What does autograd of actor_critic.py do?

Hi,

I want to know why [torch.ones(1)] should be the first gradient of autograd.backward in this example https://github.com/pytorch/examples/blob/master/reinforcement_learning/actor_critic.py#L77-L79

final_nodes = [value_loss] + list(map(lambda p: p.action, saved_actions))
gradients = [torch.ones(1)] + [None] * len(saved_actions)
autograd.backward(final_nodes, gradients)

I expect that the example of Variable.reinforce is a sugar of Variable.backward like this

SavedAction = namedtuple('SavedAction', ['action', 'value', 'logp'])


def select_action(state):
    state = torch.from_numpy(state).float().unsqueeze(0)
    probs, state_value = model(Variable(state))
    action = probs.multinomial().detach()
    logp = probs.index_select(dim=1, index=action.squeeze(1)).log()
    model.saved_actions.append(SavedAction(action, state_value, logp))
    return action.data


def finish_episode():
    R = 0
    saved_actions = model.saved_actions
    rewards = []
    for r in model.rewards[::-1]:
        R = r + args.gamma * R
        rewards.insert(0, R)
    rewards = torch.Tensor(rewards)
    rewards = (rewards - rewards.mean()) / (rewards.std() + np.finfo(np.float32).eps)
    loss = 0.0
    for (action, value, logp), r in zip(saved_actions, rewards):
        reward = r - value.data[0,0]
        loss += logp * -reward  # NOTE: action.reinforce(reward)
        loss += F.smooth_l1_loss(value, Variable(torch.Tensor([r])))
    optimizer.zero_grad()
    loss.backward()
    optimizer.step()
    del model.rewards[:]
    del model.saved_actions[:]

I confirmed a approx match of their results.

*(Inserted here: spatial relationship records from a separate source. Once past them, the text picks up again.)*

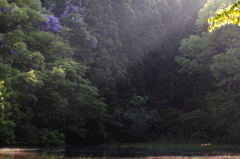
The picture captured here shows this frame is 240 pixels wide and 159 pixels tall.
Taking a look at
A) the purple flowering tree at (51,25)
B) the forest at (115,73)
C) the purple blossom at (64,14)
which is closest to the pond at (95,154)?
the forest at (115,73)

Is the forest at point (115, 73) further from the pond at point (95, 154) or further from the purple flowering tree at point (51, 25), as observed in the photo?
the pond at point (95, 154)

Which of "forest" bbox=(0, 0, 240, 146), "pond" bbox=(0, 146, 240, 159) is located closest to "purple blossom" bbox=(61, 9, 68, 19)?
"forest" bbox=(0, 0, 240, 146)

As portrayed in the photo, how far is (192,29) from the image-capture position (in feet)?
Answer: 133

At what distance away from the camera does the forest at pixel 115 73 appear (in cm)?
1902

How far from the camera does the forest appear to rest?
19016mm

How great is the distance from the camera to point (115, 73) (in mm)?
33188

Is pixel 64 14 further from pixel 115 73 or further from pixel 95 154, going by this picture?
pixel 95 154

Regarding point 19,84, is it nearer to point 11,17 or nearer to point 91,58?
point 11,17

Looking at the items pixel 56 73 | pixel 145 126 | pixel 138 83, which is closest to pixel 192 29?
pixel 138 83

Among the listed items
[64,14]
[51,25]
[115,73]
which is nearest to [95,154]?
[51,25]

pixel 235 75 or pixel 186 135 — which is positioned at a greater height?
pixel 235 75

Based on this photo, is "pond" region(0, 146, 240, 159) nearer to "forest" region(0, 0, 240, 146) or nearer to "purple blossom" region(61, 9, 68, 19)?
"forest" region(0, 0, 240, 146)

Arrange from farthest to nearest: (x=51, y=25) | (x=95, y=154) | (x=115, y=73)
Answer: (x=115, y=73) → (x=51, y=25) → (x=95, y=154)

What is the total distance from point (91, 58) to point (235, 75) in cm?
1181
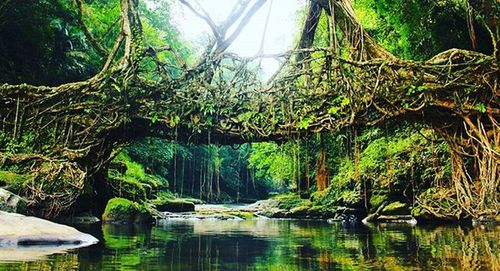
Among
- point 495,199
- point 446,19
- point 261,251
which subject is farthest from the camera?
point 446,19

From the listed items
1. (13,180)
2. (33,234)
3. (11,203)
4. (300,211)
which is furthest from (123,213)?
(300,211)

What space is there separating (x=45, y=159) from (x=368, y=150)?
491 inches

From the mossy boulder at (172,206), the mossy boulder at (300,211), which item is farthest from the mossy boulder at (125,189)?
the mossy boulder at (300,211)

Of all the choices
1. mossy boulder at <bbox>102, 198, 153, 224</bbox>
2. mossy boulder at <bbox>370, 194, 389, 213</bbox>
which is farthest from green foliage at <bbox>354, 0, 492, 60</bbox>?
mossy boulder at <bbox>102, 198, 153, 224</bbox>

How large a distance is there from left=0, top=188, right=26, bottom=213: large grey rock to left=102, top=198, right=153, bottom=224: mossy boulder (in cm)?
352

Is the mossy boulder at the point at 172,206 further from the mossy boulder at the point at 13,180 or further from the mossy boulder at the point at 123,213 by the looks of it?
the mossy boulder at the point at 13,180

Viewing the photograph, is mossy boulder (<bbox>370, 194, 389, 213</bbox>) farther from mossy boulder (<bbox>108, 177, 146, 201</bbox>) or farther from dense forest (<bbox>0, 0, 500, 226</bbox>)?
mossy boulder (<bbox>108, 177, 146, 201</bbox>)

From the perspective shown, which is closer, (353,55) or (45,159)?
(353,55)

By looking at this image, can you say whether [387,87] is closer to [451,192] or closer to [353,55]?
[353,55]

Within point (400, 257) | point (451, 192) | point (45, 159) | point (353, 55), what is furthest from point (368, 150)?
point (400, 257)

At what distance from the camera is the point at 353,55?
1009cm

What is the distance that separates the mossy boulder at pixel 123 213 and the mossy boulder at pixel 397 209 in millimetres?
7467

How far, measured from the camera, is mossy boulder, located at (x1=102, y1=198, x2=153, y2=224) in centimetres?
1343

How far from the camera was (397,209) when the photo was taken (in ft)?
52.8
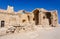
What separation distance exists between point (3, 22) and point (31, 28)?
49.0 ft

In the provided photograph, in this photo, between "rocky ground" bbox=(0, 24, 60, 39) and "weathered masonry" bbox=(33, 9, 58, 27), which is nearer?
"rocky ground" bbox=(0, 24, 60, 39)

I think you have the answer to your question here: What is action.reinforce(r) doing actually?

I prefer your code than the one in the example, it is easier to understand what is done on the lines when the loss is well written, rather than using action.reinforce(reward) which seems to me quite not intuitive…

1 Like

@alexis-jacq thank you for pointing that example.
let me compare actor_critic.py and reinforce.py

final_nodes = [value_loss] + list(map(lambda p: p.action, saved_actions))
gradients = [torch.ones(1)] + [None] * len(saved_actions)
autograd.backward(final_nodes, gradients)
autograd.backward(policy.saved_actions, [None for _ in policy.saved_actions])

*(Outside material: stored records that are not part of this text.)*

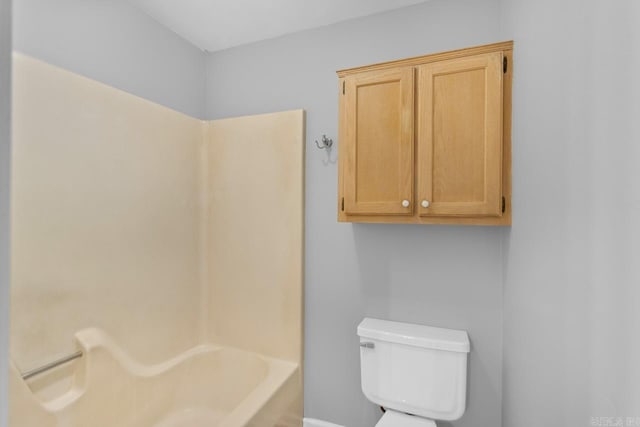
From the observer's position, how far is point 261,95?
2123 mm

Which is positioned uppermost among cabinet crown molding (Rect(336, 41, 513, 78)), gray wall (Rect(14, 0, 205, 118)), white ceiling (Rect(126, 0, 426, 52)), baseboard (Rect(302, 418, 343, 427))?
white ceiling (Rect(126, 0, 426, 52))

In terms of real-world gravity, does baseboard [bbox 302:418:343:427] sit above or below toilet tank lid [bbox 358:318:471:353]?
below

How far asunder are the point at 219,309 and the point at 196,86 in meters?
1.60

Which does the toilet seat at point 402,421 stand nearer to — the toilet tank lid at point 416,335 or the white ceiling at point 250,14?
the toilet tank lid at point 416,335

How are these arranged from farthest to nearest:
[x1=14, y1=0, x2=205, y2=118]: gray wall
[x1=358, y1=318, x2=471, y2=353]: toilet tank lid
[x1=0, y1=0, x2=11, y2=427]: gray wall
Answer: [x1=358, y1=318, x2=471, y2=353]: toilet tank lid
[x1=14, y1=0, x2=205, y2=118]: gray wall
[x1=0, y1=0, x2=11, y2=427]: gray wall

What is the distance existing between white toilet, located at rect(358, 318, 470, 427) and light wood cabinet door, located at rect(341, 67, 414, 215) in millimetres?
645

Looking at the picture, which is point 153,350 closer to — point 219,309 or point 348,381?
point 219,309

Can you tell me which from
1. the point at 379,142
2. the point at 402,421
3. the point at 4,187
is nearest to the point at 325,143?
the point at 379,142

I found the reason why value_loss requires 1 while saved_actions do [None, ...] as follows;

  • these value are initial backprop derivatives dL/dy in a chain rule: dL/dx = dL/dy * dy/dx
  • value_loss's initial gradient is 1 as a usual regression loss: (y=L)
    • and reinforce.py does not have such a loss. it use mean/var simply instead of trainable normalizer (i.e., value net) in actor_critic.py
  • saved_actions have no backprop derivatives because they are detached as seen in my snippet.

is it right?